Provided text START
Son of Cheap Thrills

(Rykodisc)

With somewhere in the neighborhood of 60 original Zappa albums, you simply have to wonder if Rykodisc will ever need to find another artist to keep them in the black. This is the second and by no means the last compilation of Zappa tunes that was not arranged by the artist except in the original cut. While Son of Cheap Thrills shares some features of compilations created by the master, they are only in a vague cookie-cutter type of way. While every Zappa album has to be hated and suffered through twice before you understand and love it forever, this makeshift semblance of Zappa tunes still couldn’t outshine charcoal after the tenth listen.
Provided text END
Dataset records START
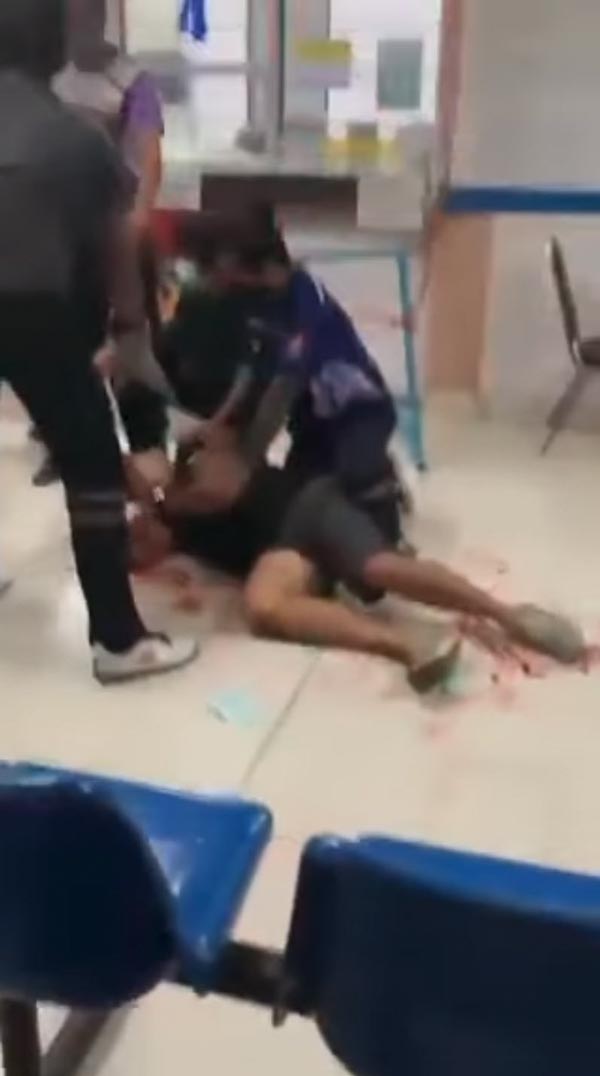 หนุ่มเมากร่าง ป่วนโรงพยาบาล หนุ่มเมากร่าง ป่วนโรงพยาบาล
Dataset records END
Dataset records START
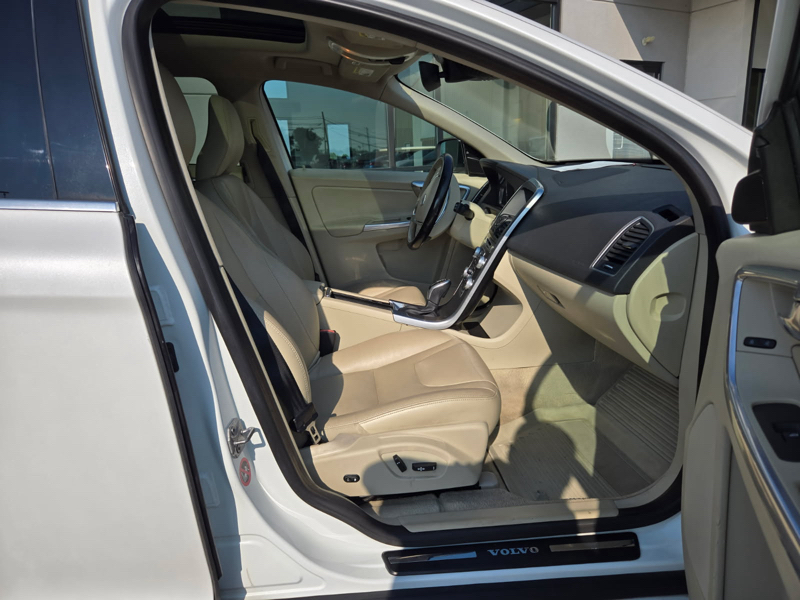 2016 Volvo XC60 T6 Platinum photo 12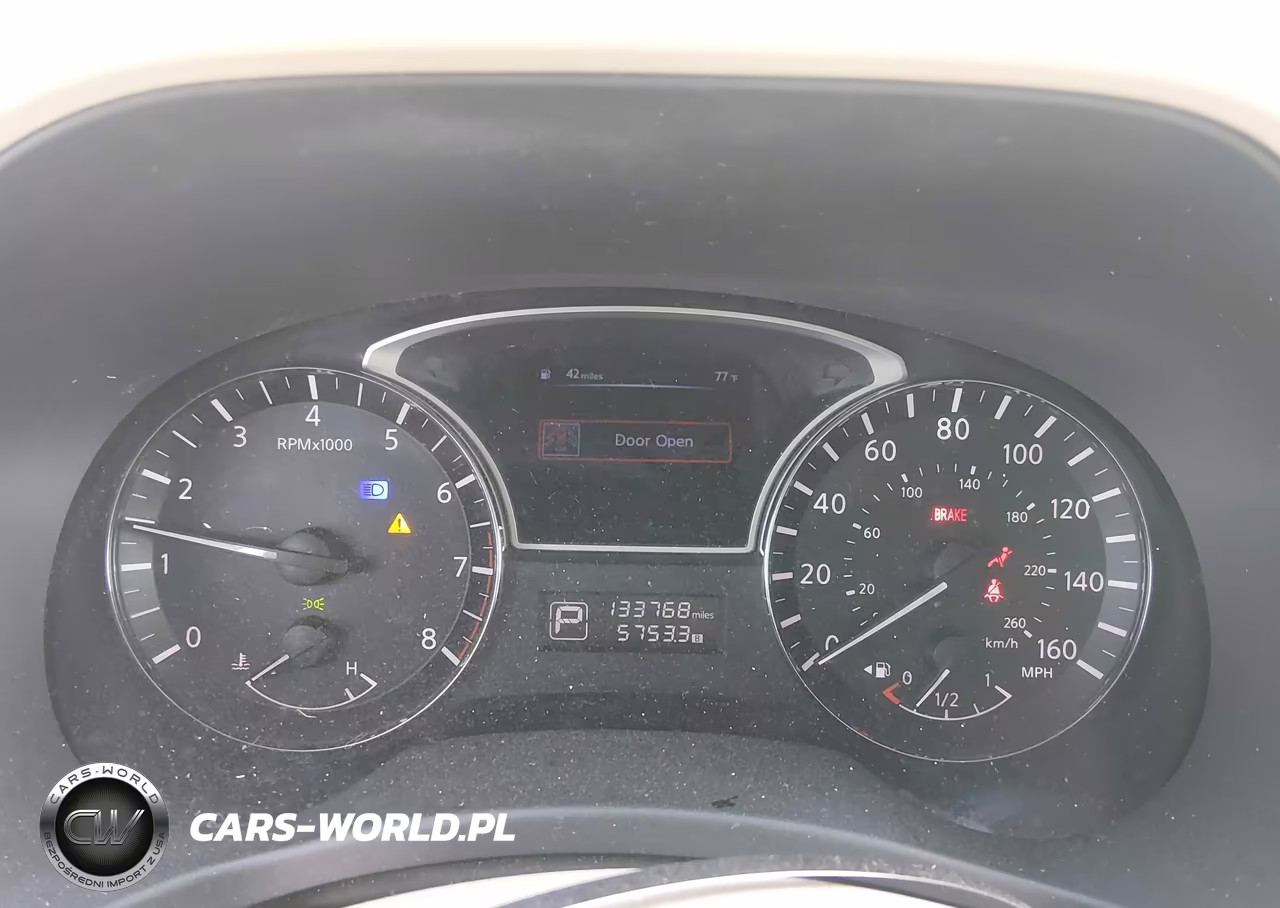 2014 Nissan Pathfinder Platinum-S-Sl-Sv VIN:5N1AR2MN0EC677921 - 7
Dataset records END
Dataset records START
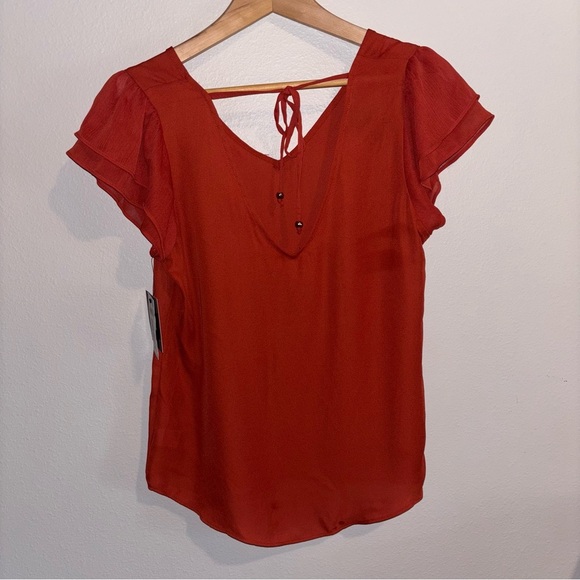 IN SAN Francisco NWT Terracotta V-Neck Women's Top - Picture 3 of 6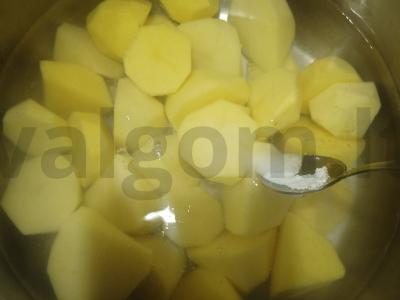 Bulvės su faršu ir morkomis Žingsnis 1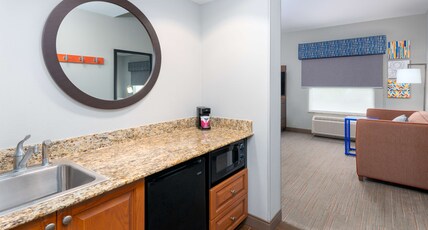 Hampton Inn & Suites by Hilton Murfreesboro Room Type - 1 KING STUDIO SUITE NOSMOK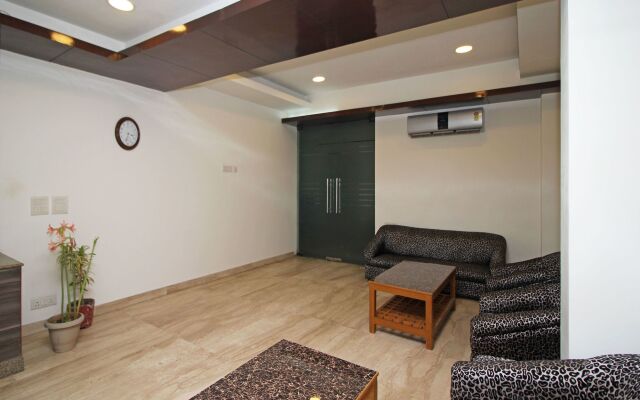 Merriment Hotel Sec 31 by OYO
Dataset records END
▶ _Prompt 1_:
Answer these questions using the review of Son of Cheap Thrills, one line each, with answers marked the same way:
(a) Which label is named under the album title?
(b) In what way, according to the review, does Son of Cheap Thrills share features with compilations the master created?
(c) What does the review say the compilation still couldn't outshine after the tenth listen?
▶ _Prompt 2_: List every number or count that appears in the review of Son of Cheap Thrills, including ordinals and words like "twice."
▶ _Prompt 3_: Extend the review of Son of Cheap Thrills, starting after its final sentence.

▶ _Answer section 1_:
(a) Rykodisc
(b) Only in a vague cookie-cutter type of way
(c) Charcoal

▶ _Answer section 2_:
60 (original Zappa albums)
second (compilation)
twice (hated and suffered through)
tenth (listen)

▶ _Answer section 3_:
Yes, it has favorites like “Disco Boy” which graces about fifteen of his albums and is sickening by now to connoisseurs. It also packs time into endless go-nowhere jams on tunes like “Ya Honza,” that only make you wish you could be there, or at least somewhere else. What the boys at Rykodisc, forgot to do was add some type of continuity or greater picture to this semblance of orphaned tunes. Mind you I cannot disparage or in any way insult the music of the man who pioneered and/or perfected any sound ever heard. The extreme disjunction of “It Just Might Be a One Shot Deal,” the sarcastic ‘50s doo-wop sound of “Love of My Life,” and the numerous instrumentals that grace this seemingly thrown together album are to some small degree a display of his range and talent. But, these tunes are by no means picks of the litter. As for Rykodisc’s plan to increase Zappa awareness, they’d do better by promoting the album Strictly Commercial (a compilation produced by the artist) more heavily than by throwing together this bunch of second-rate tracks. Why the 6.2 you ask? It’s Zappa, and even Rykodisc can’t ruin that.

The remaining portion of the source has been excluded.